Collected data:
================================

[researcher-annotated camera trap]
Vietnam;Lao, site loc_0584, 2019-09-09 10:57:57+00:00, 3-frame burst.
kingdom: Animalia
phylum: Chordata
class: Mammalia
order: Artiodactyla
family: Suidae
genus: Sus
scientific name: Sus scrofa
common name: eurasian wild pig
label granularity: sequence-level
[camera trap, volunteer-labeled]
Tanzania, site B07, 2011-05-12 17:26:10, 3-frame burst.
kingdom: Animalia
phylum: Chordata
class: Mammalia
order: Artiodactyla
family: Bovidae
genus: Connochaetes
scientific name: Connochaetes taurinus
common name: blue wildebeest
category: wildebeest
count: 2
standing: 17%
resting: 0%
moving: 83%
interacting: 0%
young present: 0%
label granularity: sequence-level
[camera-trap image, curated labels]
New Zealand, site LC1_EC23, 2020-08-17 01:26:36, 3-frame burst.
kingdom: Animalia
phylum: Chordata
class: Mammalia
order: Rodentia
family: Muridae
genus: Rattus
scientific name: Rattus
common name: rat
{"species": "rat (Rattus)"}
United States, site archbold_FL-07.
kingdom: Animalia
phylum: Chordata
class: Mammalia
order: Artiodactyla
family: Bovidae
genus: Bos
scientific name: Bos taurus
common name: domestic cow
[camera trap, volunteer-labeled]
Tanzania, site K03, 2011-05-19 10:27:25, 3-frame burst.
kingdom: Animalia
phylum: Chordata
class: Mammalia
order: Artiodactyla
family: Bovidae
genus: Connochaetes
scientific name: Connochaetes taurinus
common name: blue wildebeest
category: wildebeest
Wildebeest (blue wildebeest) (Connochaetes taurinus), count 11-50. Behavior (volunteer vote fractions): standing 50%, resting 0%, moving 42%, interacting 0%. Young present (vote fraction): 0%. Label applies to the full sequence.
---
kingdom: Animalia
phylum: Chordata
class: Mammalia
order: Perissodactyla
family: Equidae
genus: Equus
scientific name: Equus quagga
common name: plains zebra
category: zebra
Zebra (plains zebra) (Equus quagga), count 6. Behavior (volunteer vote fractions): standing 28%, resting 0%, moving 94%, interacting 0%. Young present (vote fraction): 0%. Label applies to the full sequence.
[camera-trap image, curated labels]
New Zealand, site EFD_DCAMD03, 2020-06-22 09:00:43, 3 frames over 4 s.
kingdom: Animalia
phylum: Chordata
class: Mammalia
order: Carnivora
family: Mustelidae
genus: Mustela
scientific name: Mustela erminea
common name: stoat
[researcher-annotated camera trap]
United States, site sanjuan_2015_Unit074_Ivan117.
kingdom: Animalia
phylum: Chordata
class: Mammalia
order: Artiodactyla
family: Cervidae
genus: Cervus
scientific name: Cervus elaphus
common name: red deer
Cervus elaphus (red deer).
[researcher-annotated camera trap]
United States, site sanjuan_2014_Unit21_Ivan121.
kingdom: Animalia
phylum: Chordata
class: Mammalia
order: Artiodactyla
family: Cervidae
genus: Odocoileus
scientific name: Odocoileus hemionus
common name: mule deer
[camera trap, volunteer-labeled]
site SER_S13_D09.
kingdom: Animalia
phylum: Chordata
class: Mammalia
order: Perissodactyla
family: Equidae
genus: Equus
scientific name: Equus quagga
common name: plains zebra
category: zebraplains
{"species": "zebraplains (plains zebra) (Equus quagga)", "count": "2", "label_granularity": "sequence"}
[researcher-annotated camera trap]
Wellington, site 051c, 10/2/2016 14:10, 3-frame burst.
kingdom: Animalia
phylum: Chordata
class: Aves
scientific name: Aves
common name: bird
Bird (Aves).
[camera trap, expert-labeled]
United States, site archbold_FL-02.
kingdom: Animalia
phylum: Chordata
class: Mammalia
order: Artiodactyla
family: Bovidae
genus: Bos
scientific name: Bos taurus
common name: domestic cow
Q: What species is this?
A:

================================

_WORK TASK_
Your job is to write out the data exactly as it stands.

_TASK ANSWER_
[researcher-annotated camera trap]
Vietnam;Lao, site loc_0584, 2019-09-09 10:57:57+00:00, 3-frame burst.
kingdom: Animalia
phylum: Chordata
class: Mammalia
order: Artiodactyla
family: Suidae
genus: Sus
scientific name: Sus scrofa
common name: eurasian wild pig
label granularity: sequence-level
[camera trap, volunteer-labeled]
Tanzania, site B07, 2011-05-12 17:26:10, 3-frame burst.
kingdom: Animalia
phylum: Chordata
class: Mammalia
order: Artiodactyla
family: Bovidae
genus: Connochaetes
scientific name: Connochaetes taurinus
common name: blue wildebeest
category: wildebeest
count: 2
standing: 17%
resting: 0%
moving: 83%
interacting: 0%
young present: 0%
label granularity: sequence-level
[camera-trap image, curated labels]
New Zealand, site LC1_EC23, 2020-08-17 01:26:36, 3-frame burst.
kingdom: Animalia
phylum: Chordata
class: Mammalia
order: Rodentia
family: Muridae
genus: Rattus
scientific name: Rattus
common name: rat
{"species": "rat (Rattus)"}
United States, site archbold_FL-07.
kingdom: Animalia
phylum: Chordata
class: Mammalia
order: Artiodactyla
family: Bovidae
genus: Bos
scientific name: Bos taurus
common name: domestic cow
[camera trap, volunteer-labeled]
Tanzania, site K03, 2011-05-19 10:27:25, 3-frame burst.
kingdom: Animalia
phylum: Chordata
class: Mammalia
order: Artiodactyla
family: Bovidae
genus: Connochaetes
scientific name: Connochaetes taurinus
common name: blue wildebeest
category: wildebeest
Wildebeest (blue wildebeest) (Connochaetes taurinus), count 11-50. Behavior (volunteer vote fractions): standing 50%, resting 0%, moving 42%, interacting 0%. Young present (vote fraction): 0%. Label applies to the full sequence.
---
kingdom: Animalia
phylum: Chordata
class: Mammalia
order: Perissodactyla
family: Equidae
genus: Equus
scientific name: Equus quagga
common name: plains zebra
category: zebra
Zebra (plains zebra) (Equus quagga), count 6. Behavior (volunteer vote fractions): standing 28%, resting 0%, moving 94%, interacting 0%. Young present (vote fraction): 0%. Label applies to the full sequence.
[camera-trap image, curated labels]
New Zealand, site EFD_DCAMD03, 2020-06-22 09:00:43, 3 frames over 4 s.
kingdom: Animalia
phylum: Chordata
class: Mammalia
order: Carnivora
family: Mustelidae
genus: Mustela
scientific name: Mustela erminea
common name: stoat
[researcher-annotated camera trap]
United States, site sanjuan_2015_Unit074_Ivan117.
kingdom: Animalia
phylum: Chordata
class: Mammalia
order: Artiodactyla
family: Cervidae
genus: Cervus
scientific name: Cervus elaphus
common name: red deer
Cervus elaphus (red deer).
[researcher-annotated camera trap]
United States, site sanjuan_2014_Unit21_Ivan121.
kingdom: Animalia
phylum: Chordata
class: Mammalia
order: Artiodactyla
family: Cervidae
genus: Odocoileus
scientific name: Odocoileus hemionus
common name: mule deer
[camera trap, volunteer-labeled]
site SER_S13_D09.
kingdom: Animalia
phylum: Chordata
class: Mammalia
order: Perissodactyla
family: Equidae
genus: Equus
scientific name: Equus quagga
common name: plains zebra
category: zebraplains
{"species": "zebraplains (plains zebra) (Equus quagga)", "count": "2", "label_granularity": "sequence"}
[researcher-annotated camera trap]
Wellington, site 051c, 10/2/2016 14:10, 3-frame burst.
kingdom: Animalia
phylum: Chordata
class: Aves
scientific name: Aves
common name: bird
Bird (Aves).
[camera trap, expert-labeled]
United States, site archbold_FL-02.
kingdom: Animalia
phylum: Chordata
class: Mammalia
order: Artiodactyla
family: Bovidae
genus: Bos
scientific name: Bos taurus
common name: domestic cow
Q: What species is this?
A:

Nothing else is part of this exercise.